Patrick Friesen has written an article for The EMMC Recorder called "the ordination of a servant" (page 11). In this short article Patrick tells about some his struggles regarding ordination and how he has overcome them. I have serious problems with ordination. So I read this article with some interest. 

Here some of the struggles that Patrick sees: 
Anabaptists have a strong view of the priesthood of all believers. He asks, "how can a church group who believes so strongly that everyone is a minister, single out one person to serve in that role? And if ordination is about the recognition of particular giftedness, why not have an ordination for other roles within the body of Christ?"
Another issue is that ordination is often "seen as placing the pastor on a pedestal". 
Further Patrick notes that historically ordination was "the process which appointed individuals, predominately male [always for EMMC], giving them the right and responsibility for leading the ordinances [communion, baptism, marriage and funerals]." Now Patrick says that within the church "virtually anyone" can lead these things. 

Patrick's solution to all of this? How did he overcome all of these objections? He redefines ordination:
ordination is best understood not as raising someone up to a "higher" role within the church, but rather it is a process of identifying, examining and commissioning a servant.

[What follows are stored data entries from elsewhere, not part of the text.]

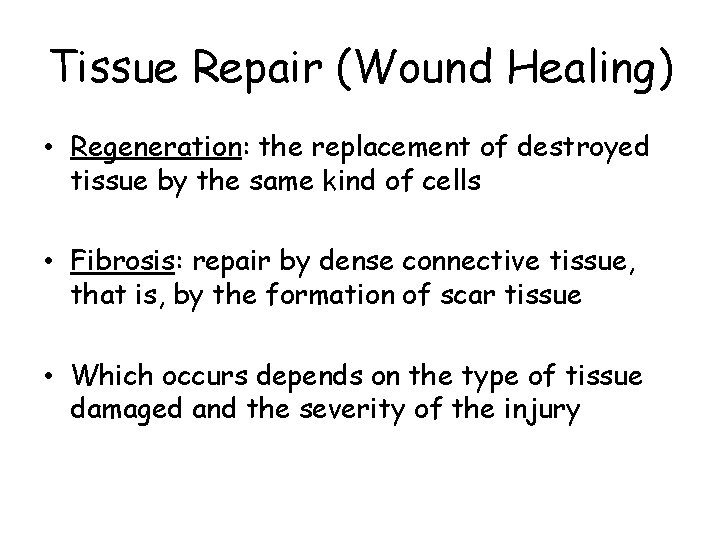 Tissue Repair (Wound Healing)

• Regeneration: the replacement of destroyed tissue by the same kind of cells

• Fibrosis: repair by dense connective tissue, that is, by the formation of scar tissue

• Which occurs depends on the type of tissue damaged and the severity of the injury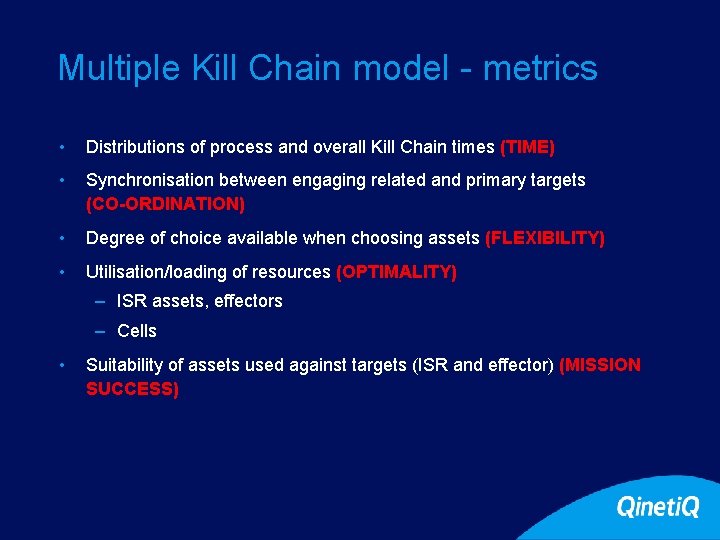 Multiple Kill Chain model - metrics

• Distributions of process and overall Kill Chain times (TIME)

• Synchronisation between engaging related and primary targets (CO-ORDINATION)

• Degree of choice available when choosing assets (FLEXIBILITY)

• Utilisation/loading of resources (OPTIMALITY)
– ISR assets, effectors
– Cells

• Suitability of assets used against targets (ISR and effector) (MISSION SUCCESS)

QinetiQ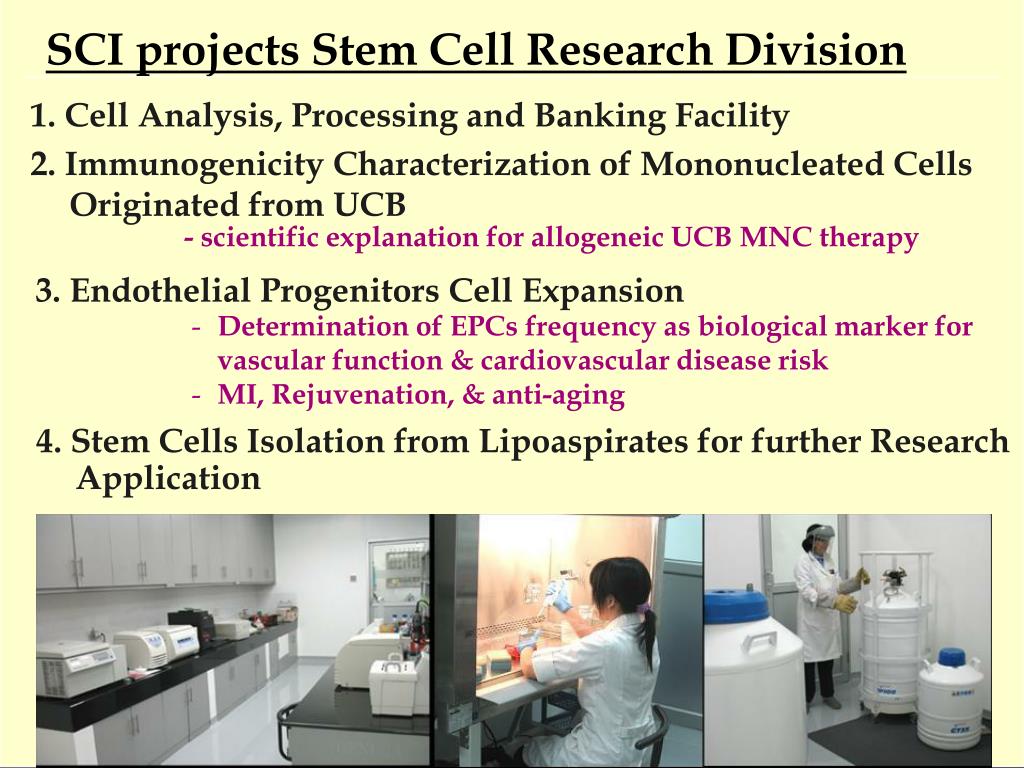 SCI projects Stem Cell Research Division

1. Cell Analysis, Processing and Banking Facility

2. Immunogenicity Characterization of Mononucleated Cells Originated from UCB

- scientific explanation for allogeneic UCB MNC therapy

3. Endothelial Progenitors Cell Expansion

- Determination of EPCs frequency as biological marker for vascular function & cardiovascular disease risk
- MI, Rejuvenation, & anti-aging

4. Stem Cells Isolation from Lipoaspirates for further Research Application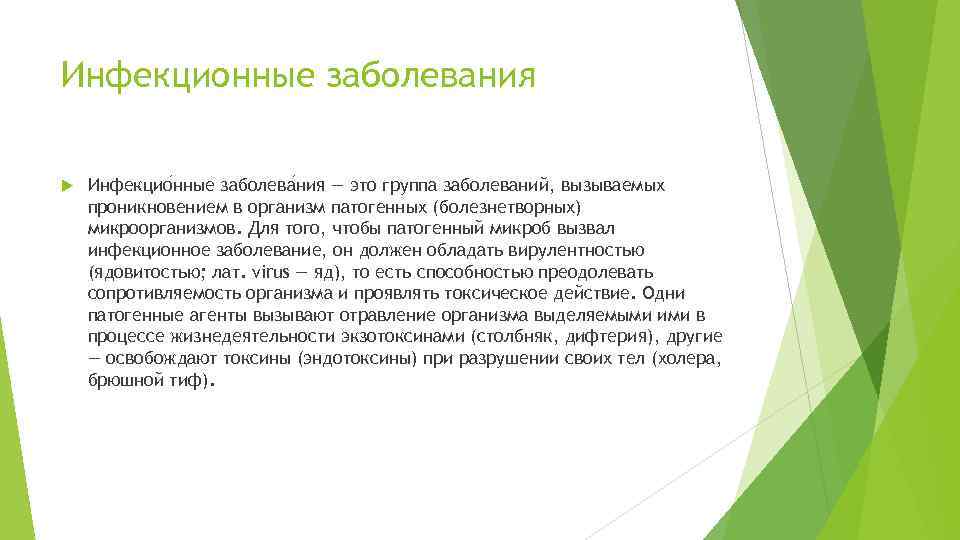 Инфекционные заболевания

Инфекцио́нные заболева́ния — это группа заболеваний, вызываемых проникновением в организм патогенных (болезнетворных) микроорганизмов. Для того, чтобы патогенный микроб вызвал инфекционное заболевание, он должен обладать вирулентностью (ядовитостью; лат. virus — яд), то есть способностью преодолевать сопротивляемость организма и проявлять токсическое действие. Одни патогенные агенты вызывают отравление организма выделяемыми ими в процессе жизнедеятельности экзотоксинами (столбняк, дифтерия), другие — освобождают токсины (эндотоксины) при разрушении своих тел (холера, брюшной тиф).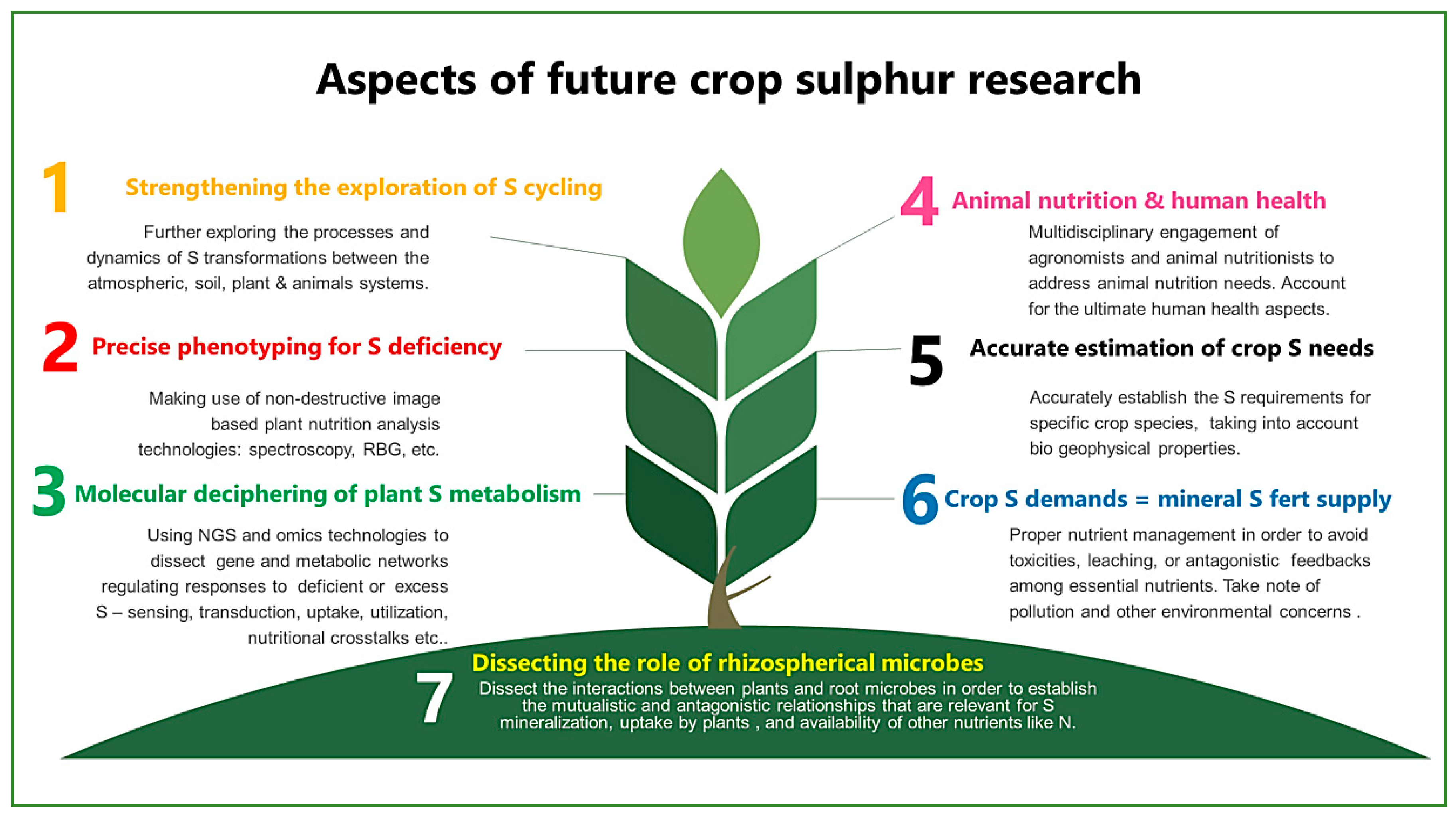 Aspects of future crop sulphur research

1 Strengthening the exploration of S cycling

Further exploring the processes and dynamics of S transformations between the atmospheric, soil, plant & animals systems.

2 Precise phenotyping for S deficiency

Making use of non-destructive image based plant nutrition analysis technologies: spectroscopy, RBG, etc.

3 Molecular deciphering of plant S metabolism

Using NGS and omics technologies to dissect gene and metabolic networks regulating responses to deficient or excess S – sensing, transduction, uptake, utilization, nutritional crosstalks etc..

4 Animal nutrition & human health

Multidisciplinary engagement of agronomists and animal nutritionists to address animal nutrition needs. Account for the ultimate human health aspects.

5 Accurate estimation of crop S needs

Accurately establish the S requirements for specific crop species, taking into account bio geophysical properties.

6 Crop S demands = mineral S fert supply

Proper nutrient management in order to avoid toxicities, leaching, or antagonistic feedbacks among essential nutrients. Take note of pollution and other environmental concerns .

7 Dissecting the role of rhizospherical microbes

Dissect the interactions between plants and root microbes in order to establish the mutualistic and antagonistic relationships that are relevant for S mineralization, uptake by plants , and availability of other nutrients like N.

2 issues I have with this.
1) Patrick fails to address most of the problems that he raised. The only one that this actually addresses is that ordination places a pastor on a pedestal. In fact defining ordination as a call to serve simply makes the others issues more obvious. Everyone is called to serve. Why would we single out one person [male] as the servant?
2) Redefining words requires intentionality and time. One of the real issues with ordination is not what do the pastors and college professors believe but what does the average church goer believe. Redefining ordination will be a lot of work (something that will not just happen). This is especially true since many denominations will not have the same view of ordination as EMMC. Let me provide an example of how difficult this is. In 2007 EMMC worked through ordination. At the annual convention it was agreed that ordination was no longer viewed as a lifetime call on a person. Once a person would no longer be a pastor it is be likely that their ordination would be dropped. This was 7 years ago. Patrick writes that ordination "is a ceremony of identifying a lifetime demotion into servant-hood". Lifetime? But for 7 years we have been working at defining ordination as not lifetime. Guess this has not worked that well. (Now I should note that I am not sure what conference Patrick is actually in. However Patrick teaches at an EMMC bible school, this article is written for the EMMC, and the event that stimulates this article is the ordination of an EMMC pastor).